Dans l'arrêt de rejet rendu le 23 juin 1993, la première chambre civile de la Cour de cassation se place de façon intéressante sur le terrain de l'extinction d'une obligation, et plus précisément sur la date d'appréciation de l'effectivité d'un paiement réalisé par virement.
En l'espèce, Mlle Nicolas vend un immeuble que l'acheteur paie au moyen d'une rente annuelle et viagère. Une clause du contrat prévoit qu'à défaut de paiement d'un terme de la rente à son échéance, une mise en demeure devra être prononcée pour rappeler cette clause et 30 jours après cette mise en demeure, la crédirentière pourra demander la résiliation du contrat. Les acheteurs ayant failli au paiement d'un terme de la rente, un commandement de payer leur a été délivré. Ceux-ci ont ordonné le virement de la somme litigieuse un jour avant l'expiration du délai de 30 jours qui leur été accordé. Cependant, le compte des époux qui avait reçu mandat par la créancière de recevoir cette somme n'a été crédité qu'après l'expiration du délai. La créancière a alors demandé la résiliation du contrat de vente. La cour d'appel de Nîmes, dans sa décision rendue la 11 mai 1989 a accédé à la demande de la crédirentière et a constaté la résolution de la vente. Les acheteurs se pourvoient en cassation contre cette décision. Ils fondent leur pourvoi sur la violation de l'article 1239 du code civil. Selon le pourvoi, ayant ordonné le virement un jour avant l'expiration du délai convenu, les acheteurs avaient satisfait au commandement prévu dans le contrat et, en outre, la date d'acquisition de la dette doit s'examiner en fonction de l'ordre de virement uniquement.
La Cour de cassation se trouve alors confrontée au problème suivant : l'obligation s'éteint-elle et le virement vaut-il paiement lorsque l'ordre de virement a été donné ? La Cour de cassation répond par la négative à cette question et rejette le pourvoi en estimant que le paiement était tardif car le virement ne vaut paiement que lorsque le compte du créancier, ou de celui ayant pouvoir de lui, est crédité.
La Cour de cassation prend uniquement en considération l'inscription du montant du virement au compte du bénéficiaire pour définir la date de paiement (I), dans un arrêt dont la portée peut être discutée au regard de l'adéquation de la solution retenue (II).
....
▸ **CONSIGNE**:
D'après l'extrait sur l'arrêt du 23 juin 1993, à partir de quand la Cour de cassation considère-t-elle qu'un virement vaut paiement ?

▸ **DONNÉES FOURNIES**:
....
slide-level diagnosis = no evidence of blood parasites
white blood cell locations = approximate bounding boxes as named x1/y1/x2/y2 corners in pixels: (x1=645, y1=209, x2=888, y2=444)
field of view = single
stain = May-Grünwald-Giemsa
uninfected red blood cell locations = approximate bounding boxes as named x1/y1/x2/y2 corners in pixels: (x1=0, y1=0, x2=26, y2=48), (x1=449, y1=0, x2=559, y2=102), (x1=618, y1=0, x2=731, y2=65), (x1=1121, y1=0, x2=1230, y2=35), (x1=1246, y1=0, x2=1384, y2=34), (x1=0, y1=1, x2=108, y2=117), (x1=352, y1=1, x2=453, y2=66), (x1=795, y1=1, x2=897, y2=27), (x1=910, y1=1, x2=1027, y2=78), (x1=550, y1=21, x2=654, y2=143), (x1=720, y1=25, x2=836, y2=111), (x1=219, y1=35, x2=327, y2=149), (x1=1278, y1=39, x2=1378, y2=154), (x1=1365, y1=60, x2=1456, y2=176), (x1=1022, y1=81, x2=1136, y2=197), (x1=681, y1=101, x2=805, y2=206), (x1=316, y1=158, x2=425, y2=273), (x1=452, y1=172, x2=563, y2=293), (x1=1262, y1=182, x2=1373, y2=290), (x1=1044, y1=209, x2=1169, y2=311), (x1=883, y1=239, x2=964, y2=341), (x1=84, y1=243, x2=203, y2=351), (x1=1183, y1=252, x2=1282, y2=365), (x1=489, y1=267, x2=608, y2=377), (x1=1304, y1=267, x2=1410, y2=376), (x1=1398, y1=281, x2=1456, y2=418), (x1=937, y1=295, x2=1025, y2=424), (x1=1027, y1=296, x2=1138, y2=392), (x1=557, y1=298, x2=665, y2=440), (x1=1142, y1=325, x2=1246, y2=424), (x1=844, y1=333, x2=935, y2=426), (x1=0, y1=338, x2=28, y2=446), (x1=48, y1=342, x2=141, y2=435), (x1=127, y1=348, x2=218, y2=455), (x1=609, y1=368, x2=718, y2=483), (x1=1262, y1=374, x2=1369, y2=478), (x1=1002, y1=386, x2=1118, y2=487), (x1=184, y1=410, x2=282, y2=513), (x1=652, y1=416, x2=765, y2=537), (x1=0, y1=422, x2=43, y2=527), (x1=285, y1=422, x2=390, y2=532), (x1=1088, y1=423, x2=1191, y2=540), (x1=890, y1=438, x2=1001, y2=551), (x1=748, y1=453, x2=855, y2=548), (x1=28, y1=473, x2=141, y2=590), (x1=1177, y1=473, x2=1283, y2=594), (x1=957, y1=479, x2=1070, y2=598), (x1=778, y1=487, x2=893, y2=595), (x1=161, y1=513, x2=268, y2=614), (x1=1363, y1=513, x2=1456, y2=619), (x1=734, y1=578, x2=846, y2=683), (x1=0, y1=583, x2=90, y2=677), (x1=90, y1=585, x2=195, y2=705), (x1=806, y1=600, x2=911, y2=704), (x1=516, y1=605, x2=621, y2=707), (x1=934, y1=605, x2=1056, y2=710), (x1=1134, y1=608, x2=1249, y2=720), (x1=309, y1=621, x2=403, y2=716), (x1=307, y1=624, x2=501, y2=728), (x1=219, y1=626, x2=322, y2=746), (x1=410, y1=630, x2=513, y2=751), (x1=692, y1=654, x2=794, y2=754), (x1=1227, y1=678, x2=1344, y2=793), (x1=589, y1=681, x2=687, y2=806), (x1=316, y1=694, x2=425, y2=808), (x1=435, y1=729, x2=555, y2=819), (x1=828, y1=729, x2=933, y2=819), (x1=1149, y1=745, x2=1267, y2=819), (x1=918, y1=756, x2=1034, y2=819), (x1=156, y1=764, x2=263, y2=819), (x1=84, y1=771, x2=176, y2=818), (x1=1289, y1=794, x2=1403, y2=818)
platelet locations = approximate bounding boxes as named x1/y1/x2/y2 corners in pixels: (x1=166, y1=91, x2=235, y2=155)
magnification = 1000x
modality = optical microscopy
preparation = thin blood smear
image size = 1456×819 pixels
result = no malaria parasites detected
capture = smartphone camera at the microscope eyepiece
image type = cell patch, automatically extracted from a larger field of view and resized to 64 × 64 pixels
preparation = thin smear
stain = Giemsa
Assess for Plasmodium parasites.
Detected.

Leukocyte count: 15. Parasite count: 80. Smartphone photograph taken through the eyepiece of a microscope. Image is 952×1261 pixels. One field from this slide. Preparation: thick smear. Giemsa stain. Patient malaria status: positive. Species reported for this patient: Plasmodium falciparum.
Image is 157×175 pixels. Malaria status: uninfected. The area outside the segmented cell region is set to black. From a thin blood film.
....
▸ **RÉPONSE**:
Quand le compte du créancier, ou de celui ayant pouvoir de lui, est crédité.